Greetings and welcome to the Antero Resources Second Quarter 2020 Conference Call. At this time, all participants are in a listen-only mode. A brief question-and-answer session will follow the formal presentation. [Operator Instructions]. As a reminder, this conference is being recorded.

It is now my pleasure to introduce your host, Michael Kennedy, Senior Vice President of Finance. Thank you. Mr. Kennedy, you may begin..

Michael Kennedy Senior Vice President of Finance & Chief Financial Officer

Thank you for joining us for Antero's second quarter 2020 investor conference call. We'll spend a few minutes going through the financial and operational highlights and then we'll open it up for Q&A.

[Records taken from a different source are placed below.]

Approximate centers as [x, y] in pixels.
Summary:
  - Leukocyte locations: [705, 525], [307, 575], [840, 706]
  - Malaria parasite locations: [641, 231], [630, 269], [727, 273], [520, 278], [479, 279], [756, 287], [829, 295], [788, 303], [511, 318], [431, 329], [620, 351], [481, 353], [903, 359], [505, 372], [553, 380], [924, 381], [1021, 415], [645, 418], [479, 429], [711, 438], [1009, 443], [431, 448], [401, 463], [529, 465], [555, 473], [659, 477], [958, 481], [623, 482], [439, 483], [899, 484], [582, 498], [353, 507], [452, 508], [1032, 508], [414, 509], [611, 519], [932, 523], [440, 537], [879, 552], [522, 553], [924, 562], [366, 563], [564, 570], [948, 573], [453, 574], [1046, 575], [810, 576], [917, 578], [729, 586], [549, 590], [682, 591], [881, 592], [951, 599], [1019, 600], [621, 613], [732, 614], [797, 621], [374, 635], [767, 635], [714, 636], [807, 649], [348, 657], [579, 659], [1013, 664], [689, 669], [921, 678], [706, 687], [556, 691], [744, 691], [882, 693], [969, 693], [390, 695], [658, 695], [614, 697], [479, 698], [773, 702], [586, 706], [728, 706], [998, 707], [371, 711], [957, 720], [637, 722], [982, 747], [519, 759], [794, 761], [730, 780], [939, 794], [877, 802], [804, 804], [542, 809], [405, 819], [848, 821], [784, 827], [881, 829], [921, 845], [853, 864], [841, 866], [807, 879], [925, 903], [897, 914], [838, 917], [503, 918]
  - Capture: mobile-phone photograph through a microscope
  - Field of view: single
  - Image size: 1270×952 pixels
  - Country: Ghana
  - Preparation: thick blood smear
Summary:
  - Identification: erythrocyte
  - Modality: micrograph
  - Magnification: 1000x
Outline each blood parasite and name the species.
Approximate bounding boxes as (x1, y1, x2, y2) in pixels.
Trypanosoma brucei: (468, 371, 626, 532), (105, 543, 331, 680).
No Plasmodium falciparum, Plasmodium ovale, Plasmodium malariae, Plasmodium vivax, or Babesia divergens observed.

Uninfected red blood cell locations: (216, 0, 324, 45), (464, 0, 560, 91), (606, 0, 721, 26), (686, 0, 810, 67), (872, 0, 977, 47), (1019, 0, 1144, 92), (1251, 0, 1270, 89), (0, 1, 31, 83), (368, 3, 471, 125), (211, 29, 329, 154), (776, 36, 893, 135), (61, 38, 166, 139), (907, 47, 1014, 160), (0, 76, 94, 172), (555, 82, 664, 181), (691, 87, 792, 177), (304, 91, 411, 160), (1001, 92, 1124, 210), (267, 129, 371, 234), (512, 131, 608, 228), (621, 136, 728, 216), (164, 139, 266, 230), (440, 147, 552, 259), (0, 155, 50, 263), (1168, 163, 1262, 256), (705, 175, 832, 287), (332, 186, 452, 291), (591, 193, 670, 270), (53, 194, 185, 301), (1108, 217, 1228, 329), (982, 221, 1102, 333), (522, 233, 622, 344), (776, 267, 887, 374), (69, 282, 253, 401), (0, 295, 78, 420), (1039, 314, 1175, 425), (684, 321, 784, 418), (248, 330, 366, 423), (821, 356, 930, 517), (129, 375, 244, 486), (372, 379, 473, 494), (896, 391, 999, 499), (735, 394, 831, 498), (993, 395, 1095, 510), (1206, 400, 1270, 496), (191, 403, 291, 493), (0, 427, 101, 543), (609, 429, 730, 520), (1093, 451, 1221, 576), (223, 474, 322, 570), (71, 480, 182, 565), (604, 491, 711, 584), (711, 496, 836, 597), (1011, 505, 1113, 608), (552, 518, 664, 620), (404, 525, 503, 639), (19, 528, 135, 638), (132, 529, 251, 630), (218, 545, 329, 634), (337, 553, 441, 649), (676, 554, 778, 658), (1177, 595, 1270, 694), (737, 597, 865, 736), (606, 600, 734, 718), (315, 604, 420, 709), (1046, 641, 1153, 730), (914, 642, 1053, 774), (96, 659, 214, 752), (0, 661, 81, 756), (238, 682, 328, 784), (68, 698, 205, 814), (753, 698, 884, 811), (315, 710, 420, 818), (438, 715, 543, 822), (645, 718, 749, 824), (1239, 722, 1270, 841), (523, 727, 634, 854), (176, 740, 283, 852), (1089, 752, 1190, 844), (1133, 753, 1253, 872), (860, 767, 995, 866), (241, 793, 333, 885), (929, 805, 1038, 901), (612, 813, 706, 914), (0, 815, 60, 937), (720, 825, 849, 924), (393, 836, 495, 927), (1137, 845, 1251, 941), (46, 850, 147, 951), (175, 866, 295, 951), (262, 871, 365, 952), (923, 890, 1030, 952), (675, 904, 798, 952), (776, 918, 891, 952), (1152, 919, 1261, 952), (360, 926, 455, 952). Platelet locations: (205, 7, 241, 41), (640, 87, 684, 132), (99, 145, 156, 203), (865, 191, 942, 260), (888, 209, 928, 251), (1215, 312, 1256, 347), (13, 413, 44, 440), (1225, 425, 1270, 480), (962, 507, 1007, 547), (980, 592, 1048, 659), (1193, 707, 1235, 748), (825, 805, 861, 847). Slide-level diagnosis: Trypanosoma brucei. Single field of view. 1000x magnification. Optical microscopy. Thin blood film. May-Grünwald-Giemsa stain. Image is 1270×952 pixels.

I'd also like to direct you to the home page of our website at www.anteroresources.com where we have provided a separate earnings call presentation that will be reviewed during today's call. Before we start our comments, I would first like to remind you that during this call, Antero management will make forward-looking statements.

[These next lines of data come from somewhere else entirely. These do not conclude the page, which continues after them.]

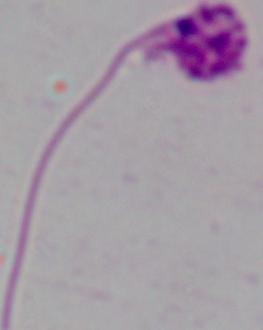

{
  "magnification": "1000x",
  "identification": "Leishmania",
  "modality": "micrograph"
}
Describe the morphology of the erythrocytes.
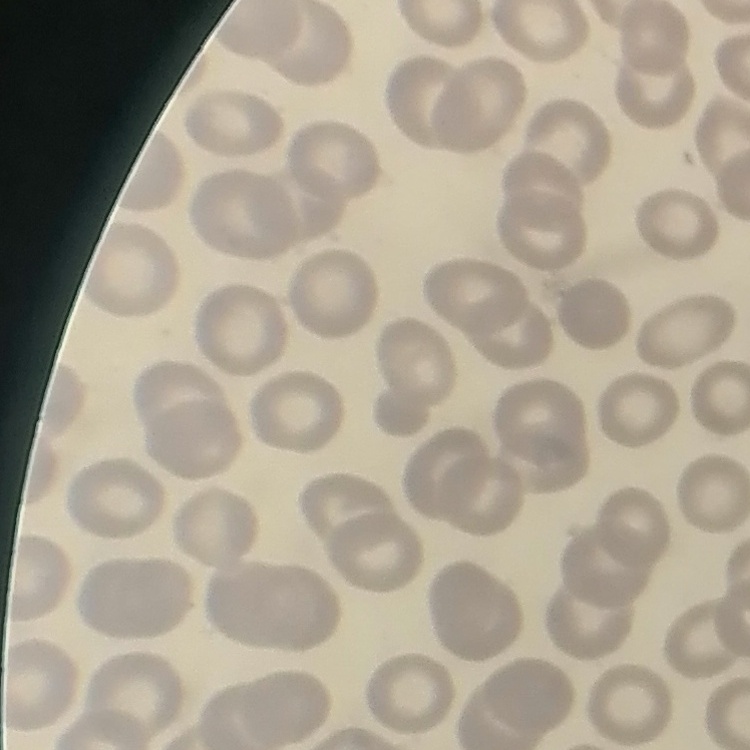

They show no rouleaux formation.

One tile cut from a larger photomicrograph. Thin peripheral smear. Stained with either Field's or Giemsa.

Such statements are based on our current judgments regarding factors that will impact the future performance of Antero and are subject to a number of risks and uncertainties, many of which are beyond Antero's control. Actual outcomes and results could materially differ from what is expressed, implied, or forecast in such statements.

Today's call may also contain certain non-GAAP financial measures. Please refer to our earnings press release for important disclosures regarding such measures, including reconciliations to the most comparable GAAP financial measures.

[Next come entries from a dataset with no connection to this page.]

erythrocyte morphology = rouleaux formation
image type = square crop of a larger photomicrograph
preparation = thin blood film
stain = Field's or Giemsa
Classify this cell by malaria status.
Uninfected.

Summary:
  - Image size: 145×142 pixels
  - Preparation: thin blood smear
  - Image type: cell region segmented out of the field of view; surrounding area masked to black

Joining me on the call today are Paul Rady, Chairman and CEO; Glen Warren, President and CFO; and Dave Cannelongo, Vice President of Liquids Marketing & Transportation. I will now turn the call over to Paul..

Paul Rady Co-Founder, President, Chairman & Chief Executive Officer

Thank you, Mike. I'll open by commenting on the progress we've made on our asset sale program. We have announced $531 million of asset sale proceeds to-date which is over half of our $750 million to $1 billion target for 2020.

The proceeds we have received to-date have enabled us to reduce debt by approximately $365 million since the asset sale program began in the fourth quarter of 2019. During the same period, we repurchased 37 million shares of AR stock at an average price of $1.75 per share.

We continue to be engaged in additional asset sale discussions, which Glen, will highlight in his remarks, and we remain confident that we will achieve our targeted proceeds in 2020. Now let's turn to our progress in reducing Antero's cost structure, which is detailed on Slide number 3 titled cost reduction momentum.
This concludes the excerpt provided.